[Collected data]
=== Begin Enclosure ===

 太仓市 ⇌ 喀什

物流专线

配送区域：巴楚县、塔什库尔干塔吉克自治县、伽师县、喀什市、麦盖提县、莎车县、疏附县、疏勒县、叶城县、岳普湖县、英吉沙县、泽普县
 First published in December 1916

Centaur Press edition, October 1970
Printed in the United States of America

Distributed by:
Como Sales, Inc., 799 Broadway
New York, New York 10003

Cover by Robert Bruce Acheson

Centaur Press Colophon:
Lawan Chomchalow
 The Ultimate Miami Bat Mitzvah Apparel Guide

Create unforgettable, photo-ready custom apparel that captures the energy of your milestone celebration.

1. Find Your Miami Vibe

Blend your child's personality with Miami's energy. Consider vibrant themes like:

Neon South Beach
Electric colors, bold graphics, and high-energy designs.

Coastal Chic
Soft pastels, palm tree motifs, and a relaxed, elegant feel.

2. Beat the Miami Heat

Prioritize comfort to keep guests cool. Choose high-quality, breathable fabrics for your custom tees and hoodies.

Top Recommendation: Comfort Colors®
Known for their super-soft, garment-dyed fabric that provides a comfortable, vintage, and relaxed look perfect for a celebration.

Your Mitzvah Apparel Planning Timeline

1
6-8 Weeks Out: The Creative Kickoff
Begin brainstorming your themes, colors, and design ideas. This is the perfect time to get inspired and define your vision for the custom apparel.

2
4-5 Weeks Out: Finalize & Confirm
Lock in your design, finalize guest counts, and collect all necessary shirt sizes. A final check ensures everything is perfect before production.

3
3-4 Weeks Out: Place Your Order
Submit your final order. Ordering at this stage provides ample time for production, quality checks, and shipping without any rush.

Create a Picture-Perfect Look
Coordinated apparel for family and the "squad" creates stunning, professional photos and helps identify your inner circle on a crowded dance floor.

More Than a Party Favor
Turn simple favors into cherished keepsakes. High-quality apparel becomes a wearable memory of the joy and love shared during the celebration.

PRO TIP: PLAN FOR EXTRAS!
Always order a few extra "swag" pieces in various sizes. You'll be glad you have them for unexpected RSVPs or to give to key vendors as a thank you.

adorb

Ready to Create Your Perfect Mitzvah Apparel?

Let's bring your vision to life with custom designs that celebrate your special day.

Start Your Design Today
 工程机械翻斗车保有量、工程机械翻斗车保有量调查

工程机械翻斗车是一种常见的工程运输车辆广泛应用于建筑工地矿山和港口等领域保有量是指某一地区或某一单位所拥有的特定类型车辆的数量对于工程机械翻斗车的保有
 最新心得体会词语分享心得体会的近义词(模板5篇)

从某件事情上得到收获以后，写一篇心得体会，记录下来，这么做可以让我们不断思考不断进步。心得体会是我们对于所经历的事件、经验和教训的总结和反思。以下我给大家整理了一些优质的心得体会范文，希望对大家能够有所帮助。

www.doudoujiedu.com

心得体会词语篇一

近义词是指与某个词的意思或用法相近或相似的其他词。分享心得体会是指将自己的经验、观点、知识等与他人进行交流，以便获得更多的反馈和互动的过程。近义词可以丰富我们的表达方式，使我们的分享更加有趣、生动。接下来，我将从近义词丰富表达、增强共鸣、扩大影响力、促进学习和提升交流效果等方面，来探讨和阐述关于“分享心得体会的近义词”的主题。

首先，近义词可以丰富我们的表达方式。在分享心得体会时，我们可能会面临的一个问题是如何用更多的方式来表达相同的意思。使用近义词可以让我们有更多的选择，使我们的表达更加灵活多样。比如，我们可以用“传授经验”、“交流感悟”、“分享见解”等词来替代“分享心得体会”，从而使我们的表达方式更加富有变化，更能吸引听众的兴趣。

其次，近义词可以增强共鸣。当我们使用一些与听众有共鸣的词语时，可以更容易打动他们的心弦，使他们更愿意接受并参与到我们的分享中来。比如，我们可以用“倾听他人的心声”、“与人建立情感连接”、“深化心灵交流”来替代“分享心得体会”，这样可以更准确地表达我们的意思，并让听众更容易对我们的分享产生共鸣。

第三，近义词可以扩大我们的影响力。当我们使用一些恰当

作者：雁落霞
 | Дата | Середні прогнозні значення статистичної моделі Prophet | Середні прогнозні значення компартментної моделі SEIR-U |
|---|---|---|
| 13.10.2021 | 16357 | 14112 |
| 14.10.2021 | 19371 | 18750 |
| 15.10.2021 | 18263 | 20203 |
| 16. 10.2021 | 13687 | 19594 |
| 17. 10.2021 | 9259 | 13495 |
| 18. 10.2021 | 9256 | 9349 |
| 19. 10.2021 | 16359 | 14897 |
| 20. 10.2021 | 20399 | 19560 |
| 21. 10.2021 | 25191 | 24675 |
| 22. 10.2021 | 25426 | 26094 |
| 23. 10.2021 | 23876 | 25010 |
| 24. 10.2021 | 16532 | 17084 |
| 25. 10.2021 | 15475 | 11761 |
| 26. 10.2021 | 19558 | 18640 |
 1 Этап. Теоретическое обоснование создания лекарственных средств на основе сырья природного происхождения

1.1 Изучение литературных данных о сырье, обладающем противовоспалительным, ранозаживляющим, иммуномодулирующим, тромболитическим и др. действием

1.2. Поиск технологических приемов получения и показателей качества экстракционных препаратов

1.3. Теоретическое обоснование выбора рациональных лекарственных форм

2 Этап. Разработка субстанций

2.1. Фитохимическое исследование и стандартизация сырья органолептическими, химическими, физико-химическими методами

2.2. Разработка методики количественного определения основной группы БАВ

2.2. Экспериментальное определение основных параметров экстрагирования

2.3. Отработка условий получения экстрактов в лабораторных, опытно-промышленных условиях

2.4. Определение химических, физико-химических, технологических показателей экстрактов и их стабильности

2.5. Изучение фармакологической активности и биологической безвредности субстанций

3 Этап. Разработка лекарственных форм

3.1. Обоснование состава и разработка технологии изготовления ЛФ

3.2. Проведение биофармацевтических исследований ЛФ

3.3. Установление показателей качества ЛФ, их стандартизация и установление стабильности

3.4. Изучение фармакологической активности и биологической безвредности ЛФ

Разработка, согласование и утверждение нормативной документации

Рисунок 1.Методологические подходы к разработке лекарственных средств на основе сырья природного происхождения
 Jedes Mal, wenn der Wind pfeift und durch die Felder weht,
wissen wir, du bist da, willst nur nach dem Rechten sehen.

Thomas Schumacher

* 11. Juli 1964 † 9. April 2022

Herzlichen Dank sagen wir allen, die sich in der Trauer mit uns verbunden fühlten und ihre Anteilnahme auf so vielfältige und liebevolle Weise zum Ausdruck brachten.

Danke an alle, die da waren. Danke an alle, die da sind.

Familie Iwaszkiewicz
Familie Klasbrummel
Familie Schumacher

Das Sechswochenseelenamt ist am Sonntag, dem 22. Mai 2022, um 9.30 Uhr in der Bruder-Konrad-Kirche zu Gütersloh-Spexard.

=== End Enclosure ===

(Problem requirements):
In your response, reproduce the records exactly, every one.

(Response):
 太仓市 ⇌ 喀什

物流专线

配送区域：巴楚县、塔什库尔干塔吉克自治县、伽师县、喀什市、麦盖提县、莎车县、疏附县、疏勒县、叶城县、岳普湖县、英吉沙县、泽普县
 First published in December 1916

Centaur Press edition, October 1970
Printed in the United States of America

Distributed by:
Como Sales, Inc., 799 Broadway
New York, New York 10003

Cover by Robert Bruce Acheson

Centaur Press Colophon:
Lawan Chomchalow
 The Ultimate Miami Bat Mitzvah Apparel Guide

Create unforgettable, photo-ready custom apparel that captures the energy of your milestone celebration.

1. Find Your Miami Vibe

Blend your child's personality with Miami's energy. Consider vibrant themes like:

Neon South Beach
Electric colors, bold graphics, and high-energy designs.

Coastal Chic
Soft pastels, palm tree motifs, and a relaxed, elegant feel.

2. Beat the Miami Heat

Prioritize comfort to keep guests cool. Choose high-quality, breathable fabrics for your custom tees and hoodies.

Top Recommendation: Comfort Colors®
Known for their super-soft, garment-dyed fabric that provides a comfortable, vintage, and relaxed look perfect for a celebration.

Your Mitzvah Apparel Planning Timeline

1
6-8 Weeks Out: The Creative Kickoff
Begin brainstorming your themes, colors, and design ideas. This is the perfect time to get inspired and define your vision for the custom apparel.

2
4-5 Weeks Out: Finalize & Confirm
Lock in your design, finalize guest counts, and collect all necessary shirt sizes. A final check ensures everything is perfect before production.

3
3-4 Weeks Out: Place Your Order
Submit your final order. Ordering at this stage provides ample time for production, quality checks, and shipping without any rush.

Create a Picture-Perfect Look
Coordinated apparel for family and the "squad" creates stunning, professional photos and helps identify your inner circle on a crowded dance floor.

More Than a Party Favor
Turn simple favors into cherished keepsakes. High-quality apparel becomes a wearable memory of the joy and love shared during the celebration.

PRO TIP: PLAN FOR EXTRAS!
Always order a few extra "swag" pieces in various sizes. You'll be glad you have them for unexpected RSVPs or to give to key vendors as a thank you.

adorb

Ready to Create Your Perfect Mitzvah Apparel?

Let's bring your vision to life with custom designs that celebrate your special day.

Start Your Design Today
 工程机械翻斗车保有量、工程机械翻斗车保有量调查

工程机械翻斗车是一种常见的工程运输车辆广泛应用于建筑工地矿山和港口等领域保有量是指某一地区或某一单位所拥有的特定类型车辆的数量对于工程机械翻斗车的保有
 最新心得体会词语分享心得体会的近义词(模板5篇)

从某件事情上得到收获以后，写一篇心得体会，记录下来，这么做可以让我们不断思考不断进步。心得体会是我们对于所经历的事件、经验和教训的总结和反思。以下我给大家整理了一些优质的心得体会范文，希望对大家能够有所帮助。

www.doudoujiedu.com

心得体会词语篇一

近义词是指与某个词的意思或用法相近或相似的其他词。分享心得体会是指将自己的经验、观点、知识等与他人进行交流，以便获得更多的反馈和互动的过程。近义词可以丰富我们的表达方式，使我们的分享更加有趣、生动。接下来，我将从近义词丰富表达、增强共鸣、扩大影响力、促进学习和提升交流效果等方面，来探讨和阐述关于“分享心得体会的近义词”的主题。

首先，近义词可以丰富我们的表达方式。在分享心得体会时，我们可能会面临的一个问题是如何用更多的方式来表达相同的意思。使用近义词可以让我们有更多的选择，使我们的表达更加灵活多样。比如，我们可以用“传授经验”、“交流感悟”、“分享见解”等词来替代“分享心得体会”，从而使我们的表达方式更加富有变化，更能吸引听众的兴趣。

其次，近义词可以增强共鸣。当我们使用一些与听众有共鸣的词语时，可以更容易打动他们的心弦，使他们更愿意接受并参与到我们的分享中来。比如，我们可以用“倾听他人的心声”、“与人建立情感连接”、“深化心灵交流”来替代“分享心得体会”，这样可以更准确地表达我们的意思，并让听众更容易对我们的分享产生共鸣。

第三，近义词可以扩大我们的影响力。当我们使用一些恰当

作者：雁落霞
 | Дата | Середні прогнозні значення статистичної моделі Prophet | Середні прогнозні значення компартментної моделі SEIR-U |
|---|---|---|
| 13.10.2021 | 16357 | 14112 |
| 14.10.2021 | 19371 | 18750 |
| 15.10.2021 | 18263 | 20203 |
| 16. 10.2021 | 13687 | 19594 |
| 17. 10.2021 | 9259 | 13495 |
| 18. 10.2021 | 9256 | 9349 |
| 19. 10.2021 | 16359 | 14897 |
| 20. 10.2021 | 20399 | 19560 |
| 21. 10.2021 | 25191 | 24675 |
| 22. 10.2021 | 25426 | 26094 |
| 23. 10.2021 | 23876 | 25010 |
| 24. 10.2021 | 16532 | 17084 |
| 25. 10.2021 | 15475 | 11761 |
| 26. 10.2021 | 19558 | 18640 |
 1 Этап. Теоретическое обоснование создания лекарственных средств на основе сырья природного происхождения

1.1 Изучение литературных данных о сырье, обладающем противовоспалительным, ранозаживляющим, иммуномодулирующим, тромболитическим и др. действием

1.2. Поиск технологических приемов получения и показателей качества экстракционных препаратов

1.3. Теоретическое обоснование выбора рациональных лекарственных форм

2 Этап. Разработка субстанций

2.1. Фитохимическое исследование и стандартизация сырья органолептическими, химическими, физико-химическими методами

2.2. Разработка методики количественного определения основной группы БАВ

2.2. Экспериментальное определение основных параметров экстрагирования

2.3. Отработка условий получения экстрактов в лабораторных, опытно-промышленных условиях

2.4. Определение химических, физико-химических, технологических показателей экстрактов и их стабильности

2.5. Изучение фармакологической активности и биологической безвредности субстанций

3 Этап. Разработка лекарственных форм

3.1. Обоснование состава и разработка технологии изготовления ЛФ

3.2. Проведение биофармацевтических исследований ЛФ

3.3. Установление показателей качества ЛФ, их стандартизация и установление стабильности

3.4. Изучение фармакологической активности и биологической безвредности ЛФ

Разработка, согласование и утверждение нормативной документации

Рисунок 1.Методологические подходы к разработке лекарственных средств на основе сырья природного происхождения
 Jedes Mal, wenn der Wind pfeift und durch die Felder weht,
wissen wir, du bist da, willst nur nach dem Rechten sehen.

Thomas Schumacher

* 11. Juli 1964 † 9. April 2022

Herzlichen Dank sagen wir allen, die sich in der Trauer mit uns verbunden fühlten und ihre Anteilnahme auf so vielfältige und liebevolle Weise zum Ausdruck brachten.

Danke an alle, die da waren. Danke an alle, die da sind.

Familie Iwaszkiewicz
Familie Klasbrummel
Familie Schumacher

Das Sechswochenseelenamt ist am Sonntag, dem 22. Mai 2022, um 9.30 Uhr in der Bruder-Konrad-Kirche zu Gütersloh-Spexard.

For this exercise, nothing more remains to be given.